DEV Community

AlexMikhalev
AlexMikhalev

Posted on • Originally published at terraphim.ai

Disciplined Engineering: How We Build AI Systems That Actually Work

AI coding agents are making us worse engineers, unless we add discipline back. Here is what we do instead of vibe coding, and how you can do it too in 30 seconds.

The Vibe Coding Problem

Every AI-generated pull request we review has the same pattern:

  • Scope creep beyond the original task. You ask for a bug fix, you get a refactored module.
  • No traceability from requirements to tests. The agent shipped code, but nobody verified it does what was actually asked.
  • Knowledge lost between sessions. Each conversation starts from scratch. Yesterday's design decisions evaporate overnight.

The agent shipped code. It even passed the tests. But the tests were written by the same agent that wrote the code, optimising for the metric rather than understanding the problem.

The missing piece is not better models. It is engineering discipline. AI agents need the same rigour humans use: understand the problem before coding, verify against the design, validate against requirements. We encoded this as executable skills that any AI coding agent can follow.

The research evidence behind this framework, including language-specific scaling laws and the 30% adoption gap between code intelligence research and production harnesses, is the subject of our next article.

The V-Model: Adding Discipline Back

We built a V-model for AI agents.
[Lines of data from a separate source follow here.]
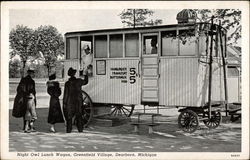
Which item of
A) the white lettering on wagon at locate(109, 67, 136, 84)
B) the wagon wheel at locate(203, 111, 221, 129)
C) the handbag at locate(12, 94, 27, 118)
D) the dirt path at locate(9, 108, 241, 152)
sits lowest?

The left side asks "what should we build?" The right side asks "did we build it correctly?"

The V-Model for AI Agents: Research, Design, Specification, Implementation, Verification, Validation with quality gates at each transition

Phase 1: Research

Before writing any code, the agent must understand the problem space:

  • Search existing knowledge graphs for relevant patterns
  • Identify language-specific constraints
  • Determine optimal context window for target language
  • Find similar implementations in the codebase

Phase 2: Design

Create a specification before implementation:

  • Define interfaces and data structures
  • Identify cross-language considerations
  • Plan for compiler feedback integration
  • Document the "why" not just the "what"

Phase 3: Implementation

Write code with tests from the start:

  • Language-appropriate context management
  • Compiler feedback integration points
  • Type-safe by default (for typed languages)
  • Self-documenting through clear structure

Phase 4: Verification

Verify against the design, not just tests:

  • Type-checking passes
  • Linting passes
  • Compiler warnings addressed
  • Design intent preserved

Phase 5: Validation

Validate against the original requirements:

  • Does it solve the actual problem?
  • Are there simpler alternatives?
  • What's the maintenance burden?

terraphim-skills: 32+ Executable Disciplines

We packaged the V-model as executable skills you can add to any AI agent:

npx skills add terraphim/terraphim-skills
Enter fullscreen mode Exit fullscreen mode

This installs skills that enforce:

  • disciplined-research: Understand before building
  • disciplined-design: Plan before coding
  • disciplined-implementation: Build with tests
  • disciplined-verification: Verify against design
  • disciplined-validation: Validate against requirements

Each skill is a self-contained prompt that guides the agent through the phase's inputs, outputs, and quality gates.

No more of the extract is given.